"Did Lily tell you all this?" asked Bessie.

"No, Ada Thorne was telling everyone about it at the lunch party. She heard it from Lily."

"I think Lily might have told us herself."

"She said she did not mean to write to anyone, it has been going on so long, and her prospects were so uncertain; she did not care to have any formal announcement, but just to have her friends hear of it gradually. But she sent you and me very kind messages, Bessie, and she wants you to take the O'Flanigans—that's her district family, you know—and me to take her Sunday-school class. She says she really must have her Sundays now to write to Mr. Ponsonby, poor fellow! She has been obliged to scribble to him at any odd moment she could, and he is so far off."

"Where is he—in England?"

"Oh, dear, no! In Australia. He owns an immense sheep-farm in West Australia. He belongs to a very good family; but he was born on the continent, and has no near relations in England, and has rather knocked about the world for a good many years. He had not very good luck in Australia at first, but now things look better there, and he may be able to come over here this summer, and if he does they will perhaps be married before he goes back. Mr. Carey won't hear it spoken of now, but Ada says she has no doubt he will give in when it comes to the point. He never refuses Lily anything, and if the young man really comes he won't have the heart to send him back alone, for Ada says he must be fascinating."
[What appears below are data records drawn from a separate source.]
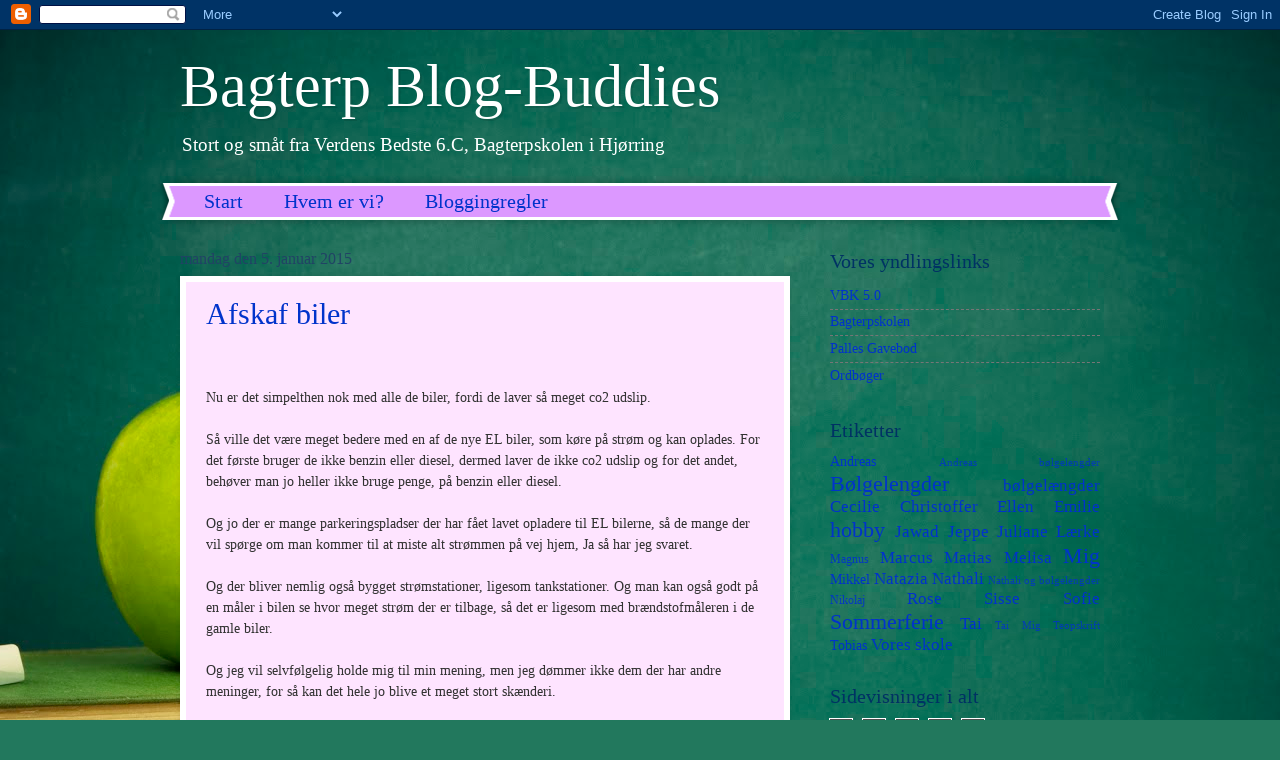

--- FILE ---
content_type: text/html; charset=UTF-8
request_url: https://bagterpbb.blogspot.com/b/stats?style=BLACK_TRANSPARENT&timeRange=ALL_TIME&token=APq4FmCLOlAM7w9MU65vQKRanPaaHYqzM9NmAd1F4I1H-vOrytWhhpE8mZYH6m8-bnyi8dbML_Jxkyfx_vUBkX1MVEaY8sy_WA
body_size: -42
content:
{"total":27546,"sparklineOptions":{"backgroundColor":{"fillOpacity":0.1,"fill":"#000000"},"series":[{"areaOpacity":0.3,"color":"#202020"}]},"sparklineData":[[0,16],[1,9],[2,6],[3,6],[4,11],[5,10],[6,0],[7,6],[8,17],[9,3],[10,1],[11,10],[12,14],[13,10],[14,3],[15,54],[16,21],[17,37],[18,14],[19,19],[20,76],[21,56],[22,10],[23,17],[24,11],[25,9],[26,6],[27,1],[28,89],[29,23]],"nextTickMs":1200000}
"Lily seems to have laid her plans very judiciously," said Miss Morgan, "and if she wishes them generally understood, she does well to confide them to Ada Thorne."

"And she has been engaged for years!" burst out Bessie, whose mental operations had meanwhile been going ahead of the rest; "why then—then there could never have been anything between her and Jack Allston!"

"Certainly not," replied Emmeline, confidently.

"Very likely he knew it all the time," said Bessie.